View the error message design showcase.
Posted on: November 18, 2008 | 7 Comments



7 Comments Posted
A very useful collection of examples. Of these only Zadby, Wufoo and SoundCard also have required form field indicators which adds to the visual noise for users to decode. But the messages seem to indicate that most of the fields are required in all of them.
The written text is just as important. Even in the highlighted example above (Professional On The Web), the field name label is "USERNAME" but the message refers to "Login" - different name, different case. This one also says "AGREE TO THE TERMS OF SERVICE AND PRIVACY POLICY" but the message is "Terms of service must be accepted". So are we agreeing to the privacy policy or not? Vox similarly have "Member name" vs. "Display name". I don't think these can therefore be "good examples".
I have an especially bad example at: http://www.clerkendweller.com/2008/11/7/Separate-the-Text-from-the-Code.

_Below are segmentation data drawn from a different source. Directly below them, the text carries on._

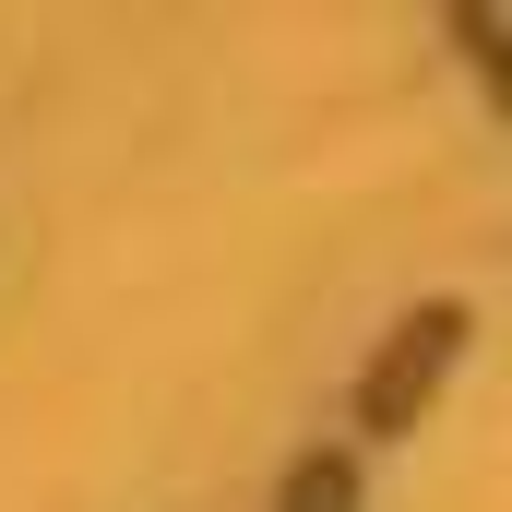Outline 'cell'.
<instances>
[{
	"label": "cell",
	"mask_w": 512,
	"mask_h": 512,
	"mask_svg": "<svg viewBox=\"0 0 512 512\" xmlns=\"http://www.w3.org/2000/svg\"><path fill=\"white\" fill-rule=\"evenodd\" d=\"M441 346H453V322H417V334H405V346H393L382 358V382H370V417H405V393H429V370H441Z\"/></svg>",
	"instance_id": "cell-1"
}]
</instances>
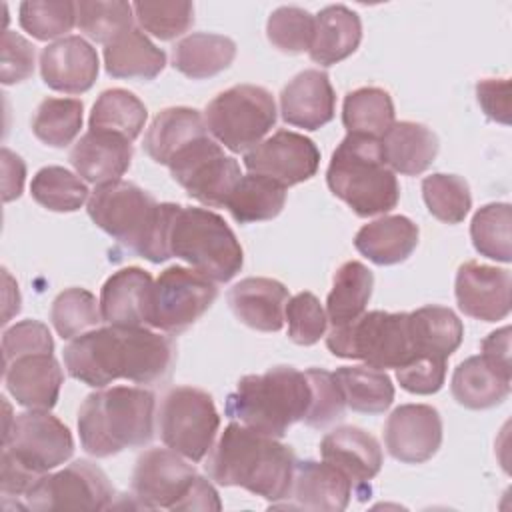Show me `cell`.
I'll return each mask as SVG.
<instances>
[{"label": "cell", "instance_id": "5b68a950", "mask_svg": "<svg viewBox=\"0 0 512 512\" xmlns=\"http://www.w3.org/2000/svg\"><path fill=\"white\" fill-rule=\"evenodd\" d=\"M74 452L68 426L48 410L16 414L4 432L0 488L6 498H24L36 480L62 466Z\"/></svg>", "mask_w": 512, "mask_h": 512}, {"label": "cell", "instance_id": "8992f818", "mask_svg": "<svg viewBox=\"0 0 512 512\" xmlns=\"http://www.w3.org/2000/svg\"><path fill=\"white\" fill-rule=\"evenodd\" d=\"M326 182L330 192L360 218L386 214L400 200L396 174L388 168L380 138L346 134L332 152Z\"/></svg>", "mask_w": 512, "mask_h": 512}, {"label": "cell", "instance_id": "74e56055", "mask_svg": "<svg viewBox=\"0 0 512 512\" xmlns=\"http://www.w3.org/2000/svg\"><path fill=\"white\" fill-rule=\"evenodd\" d=\"M342 124L348 134L382 138L394 124L392 96L378 86L348 92L342 104Z\"/></svg>", "mask_w": 512, "mask_h": 512}, {"label": "cell", "instance_id": "d4e9b609", "mask_svg": "<svg viewBox=\"0 0 512 512\" xmlns=\"http://www.w3.org/2000/svg\"><path fill=\"white\" fill-rule=\"evenodd\" d=\"M76 174L96 186L122 180L130 168L132 144L124 136L88 130L70 150L68 156Z\"/></svg>", "mask_w": 512, "mask_h": 512}, {"label": "cell", "instance_id": "9f6ffc18", "mask_svg": "<svg viewBox=\"0 0 512 512\" xmlns=\"http://www.w3.org/2000/svg\"><path fill=\"white\" fill-rule=\"evenodd\" d=\"M2 198L4 202H12L22 194L26 164L24 160L8 148H2Z\"/></svg>", "mask_w": 512, "mask_h": 512}, {"label": "cell", "instance_id": "4fadbf2b", "mask_svg": "<svg viewBox=\"0 0 512 512\" xmlns=\"http://www.w3.org/2000/svg\"><path fill=\"white\" fill-rule=\"evenodd\" d=\"M214 280L194 268L170 266L160 272L152 288L148 326L180 334L192 326L216 300Z\"/></svg>", "mask_w": 512, "mask_h": 512}, {"label": "cell", "instance_id": "d6a6232c", "mask_svg": "<svg viewBox=\"0 0 512 512\" xmlns=\"http://www.w3.org/2000/svg\"><path fill=\"white\" fill-rule=\"evenodd\" d=\"M408 326L414 356H434L448 360L464 336L460 318L450 308L436 304L408 312Z\"/></svg>", "mask_w": 512, "mask_h": 512}, {"label": "cell", "instance_id": "681fc988", "mask_svg": "<svg viewBox=\"0 0 512 512\" xmlns=\"http://www.w3.org/2000/svg\"><path fill=\"white\" fill-rule=\"evenodd\" d=\"M310 384V406L304 422L310 428H324L344 416L346 402L334 380V374L322 368L304 370Z\"/></svg>", "mask_w": 512, "mask_h": 512}, {"label": "cell", "instance_id": "44dd1931", "mask_svg": "<svg viewBox=\"0 0 512 512\" xmlns=\"http://www.w3.org/2000/svg\"><path fill=\"white\" fill-rule=\"evenodd\" d=\"M336 94L326 72L310 68L296 74L280 92V112L286 124L318 130L334 118Z\"/></svg>", "mask_w": 512, "mask_h": 512}, {"label": "cell", "instance_id": "ee69618b", "mask_svg": "<svg viewBox=\"0 0 512 512\" xmlns=\"http://www.w3.org/2000/svg\"><path fill=\"white\" fill-rule=\"evenodd\" d=\"M422 196L428 212L446 224H458L472 208L470 186L456 174H430L422 180Z\"/></svg>", "mask_w": 512, "mask_h": 512}, {"label": "cell", "instance_id": "c3c4849f", "mask_svg": "<svg viewBox=\"0 0 512 512\" xmlns=\"http://www.w3.org/2000/svg\"><path fill=\"white\" fill-rule=\"evenodd\" d=\"M138 24L160 40L182 36L194 24V4L188 0L176 2H134Z\"/></svg>", "mask_w": 512, "mask_h": 512}, {"label": "cell", "instance_id": "f6af8a7d", "mask_svg": "<svg viewBox=\"0 0 512 512\" xmlns=\"http://www.w3.org/2000/svg\"><path fill=\"white\" fill-rule=\"evenodd\" d=\"M50 320L60 338L72 340L102 322L100 302L84 288H68L54 298Z\"/></svg>", "mask_w": 512, "mask_h": 512}, {"label": "cell", "instance_id": "e575fe53", "mask_svg": "<svg viewBox=\"0 0 512 512\" xmlns=\"http://www.w3.org/2000/svg\"><path fill=\"white\" fill-rule=\"evenodd\" d=\"M286 204V186L262 176H240L238 184L226 200V208L238 224H252L276 218Z\"/></svg>", "mask_w": 512, "mask_h": 512}, {"label": "cell", "instance_id": "30bf717a", "mask_svg": "<svg viewBox=\"0 0 512 512\" xmlns=\"http://www.w3.org/2000/svg\"><path fill=\"white\" fill-rule=\"evenodd\" d=\"M206 128L230 152H248L274 128V96L256 84H238L206 106Z\"/></svg>", "mask_w": 512, "mask_h": 512}, {"label": "cell", "instance_id": "f35d334b", "mask_svg": "<svg viewBox=\"0 0 512 512\" xmlns=\"http://www.w3.org/2000/svg\"><path fill=\"white\" fill-rule=\"evenodd\" d=\"M146 118V106L136 94L124 88H110L96 98L88 124L90 130L112 132L132 142L140 136Z\"/></svg>", "mask_w": 512, "mask_h": 512}, {"label": "cell", "instance_id": "7bdbcfd3", "mask_svg": "<svg viewBox=\"0 0 512 512\" xmlns=\"http://www.w3.org/2000/svg\"><path fill=\"white\" fill-rule=\"evenodd\" d=\"M510 222L512 212L508 202H492L482 206L470 224V238L476 252L496 262H510Z\"/></svg>", "mask_w": 512, "mask_h": 512}, {"label": "cell", "instance_id": "9a60e30c", "mask_svg": "<svg viewBox=\"0 0 512 512\" xmlns=\"http://www.w3.org/2000/svg\"><path fill=\"white\" fill-rule=\"evenodd\" d=\"M196 470L178 452L150 448L136 460L132 472V498L138 508L176 510L194 484Z\"/></svg>", "mask_w": 512, "mask_h": 512}, {"label": "cell", "instance_id": "7dc6e473", "mask_svg": "<svg viewBox=\"0 0 512 512\" xmlns=\"http://www.w3.org/2000/svg\"><path fill=\"white\" fill-rule=\"evenodd\" d=\"M266 36L274 48L286 54L310 50L314 38V16L298 6H280L266 22Z\"/></svg>", "mask_w": 512, "mask_h": 512}, {"label": "cell", "instance_id": "ac0fdd59", "mask_svg": "<svg viewBox=\"0 0 512 512\" xmlns=\"http://www.w3.org/2000/svg\"><path fill=\"white\" fill-rule=\"evenodd\" d=\"M512 278L506 268L464 262L456 272L458 308L476 320L498 322L510 314Z\"/></svg>", "mask_w": 512, "mask_h": 512}, {"label": "cell", "instance_id": "b9f144b4", "mask_svg": "<svg viewBox=\"0 0 512 512\" xmlns=\"http://www.w3.org/2000/svg\"><path fill=\"white\" fill-rule=\"evenodd\" d=\"M134 22V8L122 0H80L76 2V26L90 40L110 44L120 34L128 32Z\"/></svg>", "mask_w": 512, "mask_h": 512}, {"label": "cell", "instance_id": "5bb4252c", "mask_svg": "<svg viewBox=\"0 0 512 512\" xmlns=\"http://www.w3.org/2000/svg\"><path fill=\"white\" fill-rule=\"evenodd\" d=\"M114 488L104 470L88 460L44 474L26 492L28 510H104L112 506Z\"/></svg>", "mask_w": 512, "mask_h": 512}, {"label": "cell", "instance_id": "4dcf8cb0", "mask_svg": "<svg viewBox=\"0 0 512 512\" xmlns=\"http://www.w3.org/2000/svg\"><path fill=\"white\" fill-rule=\"evenodd\" d=\"M380 142L384 160L394 174L418 176L430 168L438 154L436 134L420 122H394Z\"/></svg>", "mask_w": 512, "mask_h": 512}, {"label": "cell", "instance_id": "6da1fadb", "mask_svg": "<svg viewBox=\"0 0 512 512\" xmlns=\"http://www.w3.org/2000/svg\"><path fill=\"white\" fill-rule=\"evenodd\" d=\"M174 360V340L146 326L96 328L72 338L64 348L68 374L92 388H106L120 378L142 386L162 384Z\"/></svg>", "mask_w": 512, "mask_h": 512}, {"label": "cell", "instance_id": "836d02e7", "mask_svg": "<svg viewBox=\"0 0 512 512\" xmlns=\"http://www.w3.org/2000/svg\"><path fill=\"white\" fill-rule=\"evenodd\" d=\"M104 66L112 78L152 80L164 70L166 54L142 30L130 28L104 46Z\"/></svg>", "mask_w": 512, "mask_h": 512}, {"label": "cell", "instance_id": "83f0119b", "mask_svg": "<svg viewBox=\"0 0 512 512\" xmlns=\"http://www.w3.org/2000/svg\"><path fill=\"white\" fill-rule=\"evenodd\" d=\"M418 226L406 216H382L364 224L356 236V250L378 266L404 262L418 246Z\"/></svg>", "mask_w": 512, "mask_h": 512}, {"label": "cell", "instance_id": "484cf974", "mask_svg": "<svg viewBox=\"0 0 512 512\" xmlns=\"http://www.w3.org/2000/svg\"><path fill=\"white\" fill-rule=\"evenodd\" d=\"M288 288L274 278H244L228 292L234 316L258 332H278L284 324Z\"/></svg>", "mask_w": 512, "mask_h": 512}, {"label": "cell", "instance_id": "d590c367", "mask_svg": "<svg viewBox=\"0 0 512 512\" xmlns=\"http://www.w3.org/2000/svg\"><path fill=\"white\" fill-rule=\"evenodd\" d=\"M334 380L350 410L360 414H382L394 402V384L386 370L362 366H342Z\"/></svg>", "mask_w": 512, "mask_h": 512}, {"label": "cell", "instance_id": "7402d4cb", "mask_svg": "<svg viewBox=\"0 0 512 512\" xmlns=\"http://www.w3.org/2000/svg\"><path fill=\"white\" fill-rule=\"evenodd\" d=\"M64 372L52 354H28L4 364V384L12 398L30 410H52Z\"/></svg>", "mask_w": 512, "mask_h": 512}, {"label": "cell", "instance_id": "f5cc1de1", "mask_svg": "<svg viewBox=\"0 0 512 512\" xmlns=\"http://www.w3.org/2000/svg\"><path fill=\"white\" fill-rule=\"evenodd\" d=\"M446 378V360L434 356H414L396 368L398 384L412 394L428 396L442 388Z\"/></svg>", "mask_w": 512, "mask_h": 512}, {"label": "cell", "instance_id": "9c48e42d", "mask_svg": "<svg viewBox=\"0 0 512 512\" xmlns=\"http://www.w3.org/2000/svg\"><path fill=\"white\" fill-rule=\"evenodd\" d=\"M326 346L338 358L362 360L380 370H396L414 358L408 312L360 314L348 324L334 326L326 336Z\"/></svg>", "mask_w": 512, "mask_h": 512}, {"label": "cell", "instance_id": "52a82bcc", "mask_svg": "<svg viewBox=\"0 0 512 512\" xmlns=\"http://www.w3.org/2000/svg\"><path fill=\"white\" fill-rule=\"evenodd\" d=\"M310 406V384L292 366H274L264 374L242 376L226 398V416L240 424L282 438L288 428L304 420Z\"/></svg>", "mask_w": 512, "mask_h": 512}, {"label": "cell", "instance_id": "8d00e7d4", "mask_svg": "<svg viewBox=\"0 0 512 512\" xmlns=\"http://www.w3.org/2000/svg\"><path fill=\"white\" fill-rule=\"evenodd\" d=\"M372 288L374 274L368 266L358 260L344 262L334 274L332 290L326 300V316L332 322V328L348 324L364 314Z\"/></svg>", "mask_w": 512, "mask_h": 512}, {"label": "cell", "instance_id": "d6986e66", "mask_svg": "<svg viewBox=\"0 0 512 512\" xmlns=\"http://www.w3.org/2000/svg\"><path fill=\"white\" fill-rule=\"evenodd\" d=\"M350 478L328 462L296 460L290 494L284 502L272 504V508H296V510H346L352 496Z\"/></svg>", "mask_w": 512, "mask_h": 512}, {"label": "cell", "instance_id": "11a10c76", "mask_svg": "<svg viewBox=\"0 0 512 512\" xmlns=\"http://www.w3.org/2000/svg\"><path fill=\"white\" fill-rule=\"evenodd\" d=\"M476 98L484 114L500 124H510V82L508 78H484L476 84Z\"/></svg>", "mask_w": 512, "mask_h": 512}, {"label": "cell", "instance_id": "277c9868", "mask_svg": "<svg viewBox=\"0 0 512 512\" xmlns=\"http://www.w3.org/2000/svg\"><path fill=\"white\" fill-rule=\"evenodd\" d=\"M156 398L140 386L102 388L78 408V434L84 452L96 458L140 448L154 436Z\"/></svg>", "mask_w": 512, "mask_h": 512}, {"label": "cell", "instance_id": "816d5d0a", "mask_svg": "<svg viewBox=\"0 0 512 512\" xmlns=\"http://www.w3.org/2000/svg\"><path fill=\"white\" fill-rule=\"evenodd\" d=\"M54 340L46 324L38 320H22L6 328L2 334L4 364L28 354H52Z\"/></svg>", "mask_w": 512, "mask_h": 512}, {"label": "cell", "instance_id": "ffe728a7", "mask_svg": "<svg viewBox=\"0 0 512 512\" xmlns=\"http://www.w3.org/2000/svg\"><path fill=\"white\" fill-rule=\"evenodd\" d=\"M98 54L82 36H64L40 52V74L48 88L82 94L96 82Z\"/></svg>", "mask_w": 512, "mask_h": 512}, {"label": "cell", "instance_id": "603a6c76", "mask_svg": "<svg viewBox=\"0 0 512 512\" xmlns=\"http://www.w3.org/2000/svg\"><path fill=\"white\" fill-rule=\"evenodd\" d=\"M152 276L128 266L116 270L100 290V314L108 326H148L152 304Z\"/></svg>", "mask_w": 512, "mask_h": 512}, {"label": "cell", "instance_id": "cb8c5ba5", "mask_svg": "<svg viewBox=\"0 0 512 512\" xmlns=\"http://www.w3.org/2000/svg\"><path fill=\"white\" fill-rule=\"evenodd\" d=\"M322 460L344 472L354 490L366 486L382 468V448L378 440L356 426H340L320 442Z\"/></svg>", "mask_w": 512, "mask_h": 512}, {"label": "cell", "instance_id": "ab89813d", "mask_svg": "<svg viewBox=\"0 0 512 512\" xmlns=\"http://www.w3.org/2000/svg\"><path fill=\"white\" fill-rule=\"evenodd\" d=\"M84 104L76 98H44L32 118L34 136L52 146H68L82 128Z\"/></svg>", "mask_w": 512, "mask_h": 512}, {"label": "cell", "instance_id": "4316f807", "mask_svg": "<svg viewBox=\"0 0 512 512\" xmlns=\"http://www.w3.org/2000/svg\"><path fill=\"white\" fill-rule=\"evenodd\" d=\"M360 40V16L344 4H332L314 16V38L308 54L312 62L332 66L356 52Z\"/></svg>", "mask_w": 512, "mask_h": 512}, {"label": "cell", "instance_id": "e0dca14e", "mask_svg": "<svg viewBox=\"0 0 512 512\" xmlns=\"http://www.w3.org/2000/svg\"><path fill=\"white\" fill-rule=\"evenodd\" d=\"M384 442L394 460L422 464L442 444V418L428 404H402L386 420Z\"/></svg>", "mask_w": 512, "mask_h": 512}, {"label": "cell", "instance_id": "f546056e", "mask_svg": "<svg viewBox=\"0 0 512 512\" xmlns=\"http://www.w3.org/2000/svg\"><path fill=\"white\" fill-rule=\"evenodd\" d=\"M208 134L202 114L188 106H172L158 112L144 134V152L156 162L168 166L170 160L190 142Z\"/></svg>", "mask_w": 512, "mask_h": 512}, {"label": "cell", "instance_id": "60d3db41", "mask_svg": "<svg viewBox=\"0 0 512 512\" xmlns=\"http://www.w3.org/2000/svg\"><path fill=\"white\" fill-rule=\"evenodd\" d=\"M88 186L62 166L40 168L30 184L32 198L52 212H76L88 200Z\"/></svg>", "mask_w": 512, "mask_h": 512}, {"label": "cell", "instance_id": "680465c9", "mask_svg": "<svg viewBox=\"0 0 512 512\" xmlns=\"http://www.w3.org/2000/svg\"><path fill=\"white\" fill-rule=\"evenodd\" d=\"M220 508H222V504H220L218 492L202 476L194 478L192 488L176 506V510H220Z\"/></svg>", "mask_w": 512, "mask_h": 512}, {"label": "cell", "instance_id": "db71d44e", "mask_svg": "<svg viewBox=\"0 0 512 512\" xmlns=\"http://www.w3.org/2000/svg\"><path fill=\"white\" fill-rule=\"evenodd\" d=\"M34 46L20 34L6 30L2 34V84H16L34 72Z\"/></svg>", "mask_w": 512, "mask_h": 512}, {"label": "cell", "instance_id": "2e32d148", "mask_svg": "<svg viewBox=\"0 0 512 512\" xmlns=\"http://www.w3.org/2000/svg\"><path fill=\"white\" fill-rule=\"evenodd\" d=\"M320 164V150L304 134L278 130L244 154V166L252 174L268 176L282 186L310 180Z\"/></svg>", "mask_w": 512, "mask_h": 512}, {"label": "cell", "instance_id": "6f0895ef", "mask_svg": "<svg viewBox=\"0 0 512 512\" xmlns=\"http://www.w3.org/2000/svg\"><path fill=\"white\" fill-rule=\"evenodd\" d=\"M482 356L492 362L496 368H500L506 374L510 372V328L504 326L500 330L490 332L482 340Z\"/></svg>", "mask_w": 512, "mask_h": 512}, {"label": "cell", "instance_id": "ba28073f", "mask_svg": "<svg viewBox=\"0 0 512 512\" xmlns=\"http://www.w3.org/2000/svg\"><path fill=\"white\" fill-rule=\"evenodd\" d=\"M166 246L176 256L214 282L232 280L242 264L244 252L224 218L208 208L174 204Z\"/></svg>", "mask_w": 512, "mask_h": 512}, {"label": "cell", "instance_id": "8fae6325", "mask_svg": "<svg viewBox=\"0 0 512 512\" xmlns=\"http://www.w3.org/2000/svg\"><path fill=\"white\" fill-rule=\"evenodd\" d=\"M220 416L208 392L192 386L172 388L158 412L162 442L190 462H202L212 450Z\"/></svg>", "mask_w": 512, "mask_h": 512}, {"label": "cell", "instance_id": "bcb514c9", "mask_svg": "<svg viewBox=\"0 0 512 512\" xmlns=\"http://www.w3.org/2000/svg\"><path fill=\"white\" fill-rule=\"evenodd\" d=\"M18 20L36 40H52L68 34L76 24V2L70 0H26L20 4Z\"/></svg>", "mask_w": 512, "mask_h": 512}, {"label": "cell", "instance_id": "3957f363", "mask_svg": "<svg viewBox=\"0 0 512 512\" xmlns=\"http://www.w3.org/2000/svg\"><path fill=\"white\" fill-rule=\"evenodd\" d=\"M86 210L98 228L138 256L154 264L170 258L166 234L174 202L160 204L134 182L116 180L96 186Z\"/></svg>", "mask_w": 512, "mask_h": 512}, {"label": "cell", "instance_id": "f907efd6", "mask_svg": "<svg viewBox=\"0 0 512 512\" xmlns=\"http://www.w3.org/2000/svg\"><path fill=\"white\" fill-rule=\"evenodd\" d=\"M284 320L288 322L290 340L300 346L316 344L324 336L328 324V316L312 292H298L288 298Z\"/></svg>", "mask_w": 512, "mask_h": 512}, {"label": "cell", "instance_id": "1f68e13d", "mask_svg": "<svg viewBox=\"0 0 512 512\" xmlns=\"http://www.w3.org/2000/svg\"><path fill=\"white\" fill-rule=\"evenodd\" d=\"M234 58V40L214 32H192L172 48V66L192 80L220 74L234 62Z\"/></svg>", "mask_w": 512, "mask_h": 512}, {"label": "cell", "instance_id": "f1b7e54d", "mask_svg": "<svg viewBox=\"0 0 512 512\" xmlns=\"http://www.w3.org/2000/svg\"><path fill=\"white\" fill-rule=\"evenodd\" d=\"M510 376L488 362L482 354L460 362L452 374L454 400L470 410H486L502 404L510 394Z\"/></svg>", "mask_w": 512, "mask_h": 512}, {"label": "cell", "instance_id": "7c38bea8", "mask_svg": "<svg viewBox=\"0 0 512 512\" xmlns=\"http://www.w3.org/2000/svg\"><path fill=\"white\" fill-rule=\"evenodd\" d=\"M170 176L196 202L220 208L240 180V166L232 156H226L222 146L212 138L202 136L184 146L168 164Z\"/></svg>", "mask_w": 512, "mask_h": 512}, {"label": "cell", "instance_id": "7a4b0ae2", "mask_svg": "<svg viewBox=\"0 0 512 512\" xmlns=\"http://www.w3.org/2000/svg\"><path fill=\"white\" fill-rule=\"evenodd\" d=\"M294 468L290 446L240 422L224 428L206 462V472L216 484L240 486L272 504L288 498Z\"/></svg>", "mask_w": 512, "mask_h": 512}]
</instances>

1. Posted by Clerkendweller on November 19, 2008
Any resources to having errors highlighted? jquery perhaps?
2. Posted by Sean on November 19, 2008
Very useful tips ,thanks for displaying with screen shot.
3. Posted by web designing on November 19, 2008
Here's a contact form I recently set up.
The labels themselves are used for the error messages, and the iconography is contained within the field itself (notepad for edit, green check for valid, red exclamation for invalid). Validation is done client-side if JS is enabled, and server-side in all cases.
Other usability tweaks that don't show up in screenshots: The action URL has an anchor, so when the form is submitted the user is brought directly to the form. Also, any telephone number submitted has its format standardized (to see it, enter ten digits separated by spaces, periods, nothing at all, etc.).
4. Posted by scott on November 19, 2008
while searching i found your blog after going through it i found Useful infomation from your blog.
5. Posted by reddysinfotech on November 24, 2008
this is a great post, i’ve waiting to release this after the first theme design, i’m trying to learn how to integrate it on wordpress as i’ve don’t have enough time to tweak the css for that, but now this helps me a lot to work. Thank you so much
6. Posted by Website Design Delhi on December 17, 2008
Error messages deserve a lot more thought than they're usually given... My 404 error (slightly modified for my internal server error) gives a slight Easter egg to users who've unfortunately encountered a glitch.